Par ailleurs, le régime s’est vanté dimanche d’avoir testé pour la première fois des barres de combustible nucléaire produites localement. L'Iran n'a pas précisé le niveau d'enrichissement de l'uranium contenu dans ces barres. Enrichi à 20 %, l'uranium a un usage civil, mais si l'enrichissement dépasse 90 %, il peut être utilisé pour fabriquer l'arme atomique. Or l'uranium enrichi à 20 % est normalement produit sous forme de plaques et non de barres.
• Les enjeux du détroit d’Ormuz
Attaqué au cœur de son économie, Téhéran a menacé, en représailles, de fermer le détroit d’Ormuz, un lieu hautement stratégique par lequel transite 35 % du trafic maritime mondial. "Les bâtiments de guerre de la marine vont adopter un nouveau dispositif tactique démontrant la capacité de l'Iran à empêcher tout trafic maritime dans le détroit d'Ormuz s'il le décidait", a prévenu le régime lundi, bien décidé à prouver qu’il dispose également de moyens de pression sur les Occidentaux.
"Lorsque les intérêts vitaux de l'Iran sont menacés, nous répondons à la menace par la menace et nous n'hésitons pas à mettre en œuvre notre stratégie de défense", avait prévenu jeudi le général Hassan Salami, en réponse à une question de l’agence iranienne Fars sur la fermeture éventuelle du détroit d'Ormuz. Il avait estimé que les Etats-Unis n'étaient pas "qualifiés" pour donner des permissions à l'Iran. La veille, Washington avait mis en garde Téhéran en affirmant qu'"aucune perturbation du trafic maritime dans le détroit d'Ormuz ne sera[it] tolérée".
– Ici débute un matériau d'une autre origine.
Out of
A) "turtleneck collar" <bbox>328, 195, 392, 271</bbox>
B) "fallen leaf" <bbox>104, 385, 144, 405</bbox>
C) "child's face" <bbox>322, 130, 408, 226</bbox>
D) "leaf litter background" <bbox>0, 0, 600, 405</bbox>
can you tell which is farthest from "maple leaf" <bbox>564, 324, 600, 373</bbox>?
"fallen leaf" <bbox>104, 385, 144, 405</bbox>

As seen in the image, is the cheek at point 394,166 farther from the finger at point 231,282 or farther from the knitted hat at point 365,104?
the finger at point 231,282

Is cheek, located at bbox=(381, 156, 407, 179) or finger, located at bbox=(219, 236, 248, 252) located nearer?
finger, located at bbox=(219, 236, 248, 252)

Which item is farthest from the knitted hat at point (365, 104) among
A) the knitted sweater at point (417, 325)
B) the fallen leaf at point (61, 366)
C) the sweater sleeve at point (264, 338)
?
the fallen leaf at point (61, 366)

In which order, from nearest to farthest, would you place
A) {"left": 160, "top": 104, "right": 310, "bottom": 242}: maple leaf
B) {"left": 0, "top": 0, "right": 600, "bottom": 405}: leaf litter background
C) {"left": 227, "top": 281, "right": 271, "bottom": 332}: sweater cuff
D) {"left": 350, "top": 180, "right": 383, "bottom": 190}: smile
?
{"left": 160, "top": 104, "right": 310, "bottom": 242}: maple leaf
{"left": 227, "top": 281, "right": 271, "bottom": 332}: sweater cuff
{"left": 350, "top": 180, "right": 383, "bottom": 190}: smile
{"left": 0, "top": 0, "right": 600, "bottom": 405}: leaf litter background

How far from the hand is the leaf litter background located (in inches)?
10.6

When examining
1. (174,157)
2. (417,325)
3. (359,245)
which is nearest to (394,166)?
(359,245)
• Une attaque économique : le rial perd de sa valeur
Le ministre iranien des Affaires étrangères, Ali Akbar Salehi, a affirmé vendredi que Téhéran était prête à reprendre les négociations nucléaires avec les grandes puissances. Conformément à une proposition russe, elles allégeraient les sanctions en échange de concessions iraniennes sur le nucléaire. L'Iran doit par ailleurs envoyer prochainement une lettre à la chef de la diplomatie de l'Union européenne, Catherine Ashton, pour évoquer la reprise des négociations, interrompues depuis un an. A la fin du mois de janvier, l'Union européenne et les Etats-Unis doivent se réunir pour évoquer une stratégie commune.